Oliver Peru réalise ainsi un tour de force avec ce dernier tome qui termine en apothéose cette trilogie de fantasy aussi intense que passionnante. Ce troisième tome conclut la trajectoire des personnages de manière magistrale, leur offrant toujours plus de profondeur psychologique. Le personnage d’Irmine, moins présent dans le tome 2, se révèle dans ce dernier tome, mais l’auteur ne délaisse ni les antagonistes, ni les personnages secondaires quel que soit leur camp. On se délecte de la décision de certains personnages, on adore en détester d’autres et voir le sort qui leur est réservé. On se passionne aussi pour le lien aussi spécial et mystérieux qu’entretiennent plusieurs personnages avec un dragon nommé Silence. Tout ce que l’auteur avait minutieusement préparé dans les deux premiers tomes se met en place dans un final maîtrisé de bout en bout qui nous tient en haleine durant ses 900 pages.
Et ce sont bien les personnages qui sont au cœur de ce troisième tome et de la saga dans son intégralité. Le personnage de Kassis a une évolution impressionnante, mais c’est bien le personnage d’Irmine qui se révèle être le véritable héros de cette saga. Et à ce titre sa trajectoire est époustouflante. Oliver Peru nous montre au fil des tomes le parcours d’un homme ordinaire qui va peu à peu devenir une figure de légende. Plus que toutes les luttes politiques, c’est de ça que parle Martyrs : de la manière dont un homme peut devenir une légende.

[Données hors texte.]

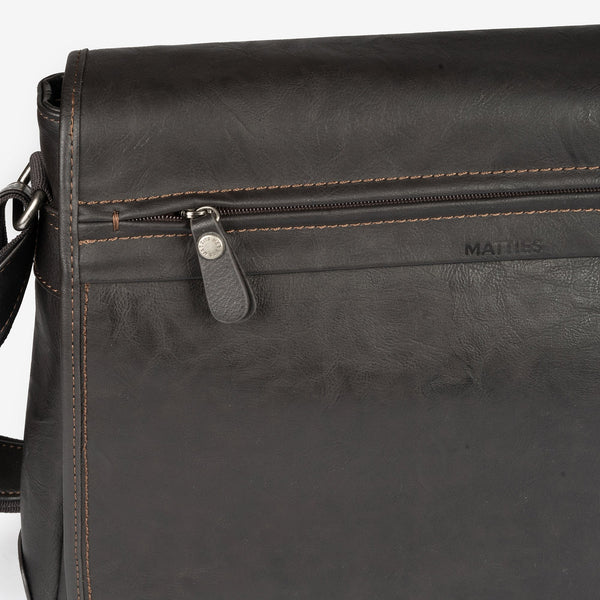 Cross body bag, New Classic Collection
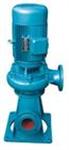 上海鄂泉LW65-37-13-3立式管道排污泵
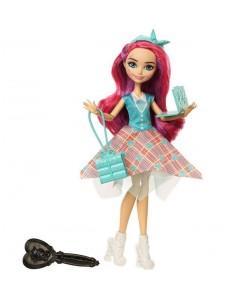 Кукла Ever After High Мишель Мермейд Принцессы-школьницы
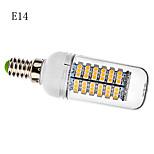 E14/G9/E26/E27 5 W 138 SMD 3528 440 LM Warm wit/Koel wit Maïslampen AC 220-240 V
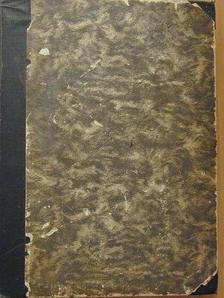 Ajtai Kálmán - Zászlónk 1933. szeptember-1934. június [antikvár]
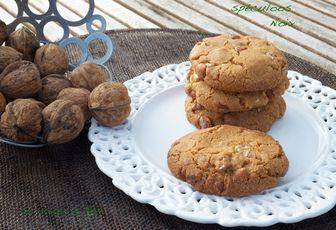 Cookies spéculoos et noix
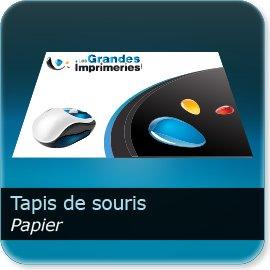 tapis de souris personnalisé papier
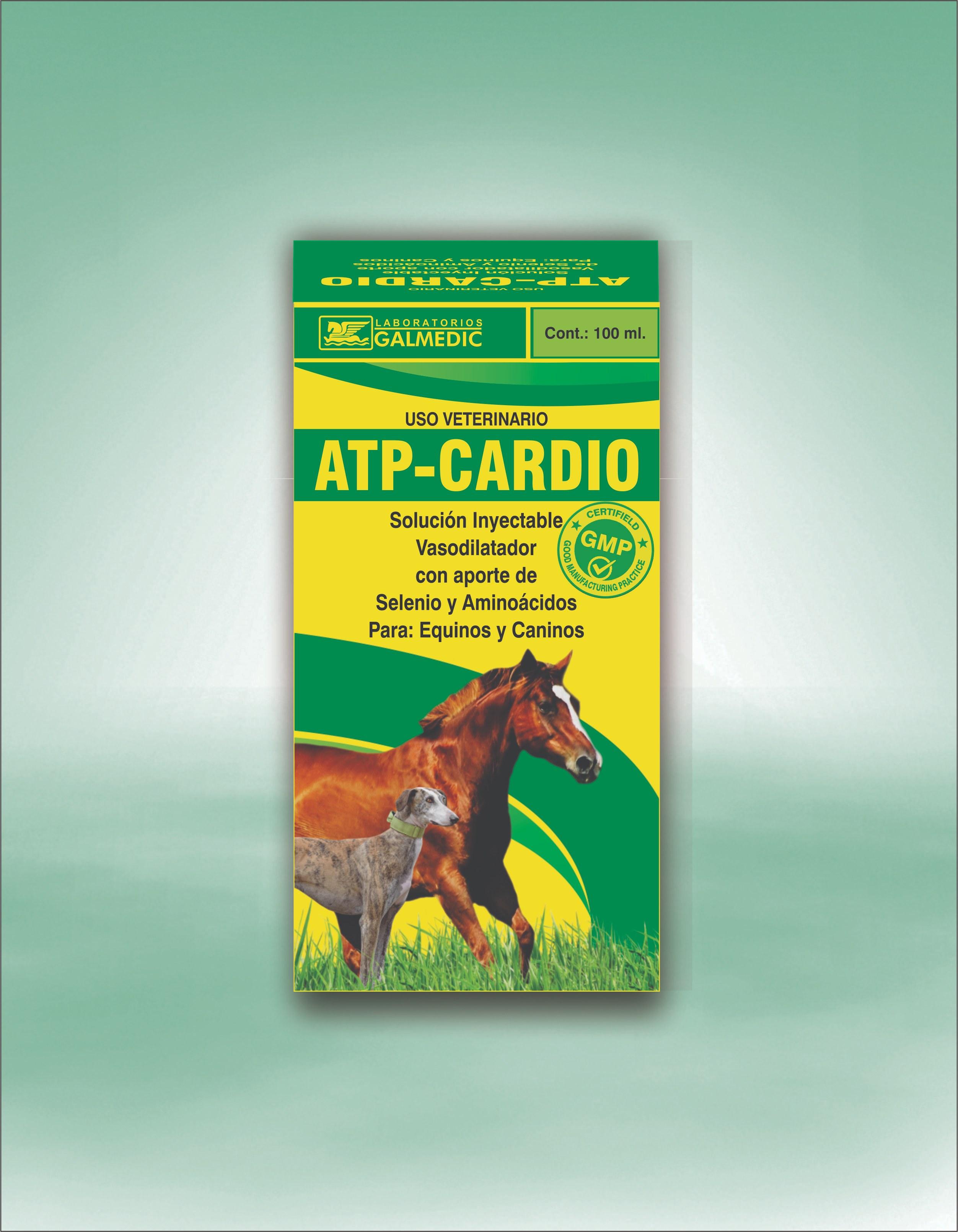 ATP – CARDIO
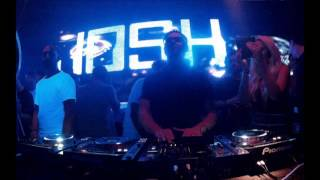 Josh Butler - Live @ Tribal Sessions at Sankeys Ibiza 2016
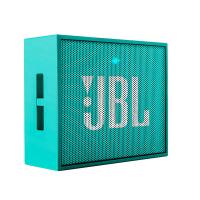 Фото портативной колонки JBL Go, бирюзовой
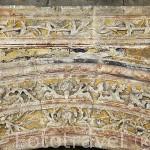 Portada de la iglesia parroquial de la Cruz. PALENCIA DE NEGRILLA. Comarca de La Armuña. Provincia de Salamanca. España. Spain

Ce troisième tome nous offre également son lot de scènes épiques se concentrant sur les stratégies militaires et mettant en scène des batailles impressionnantes et haletantes. Moi qui ne suis pas particulièrement férue de scènes de batailles, elles m’ont ici passionnée tant elles sont réalistes et riches en détails. Oliver Peru ne décrit pas que les combats, mais aussi les positionnements de chaque camp et les décisions et mouvements de chaque personnage. Il nous emmène au cœur des combats, montrant parfaitement comment un camp peut prendre le dessus sur l’autre. J’ai rarement lu des scènes de bataille aussi bien écrites même s’il faut avouer que la toute dernière bataille se termine de manière trop abrupte rompant avec le reste qui était extrêmement détaillé.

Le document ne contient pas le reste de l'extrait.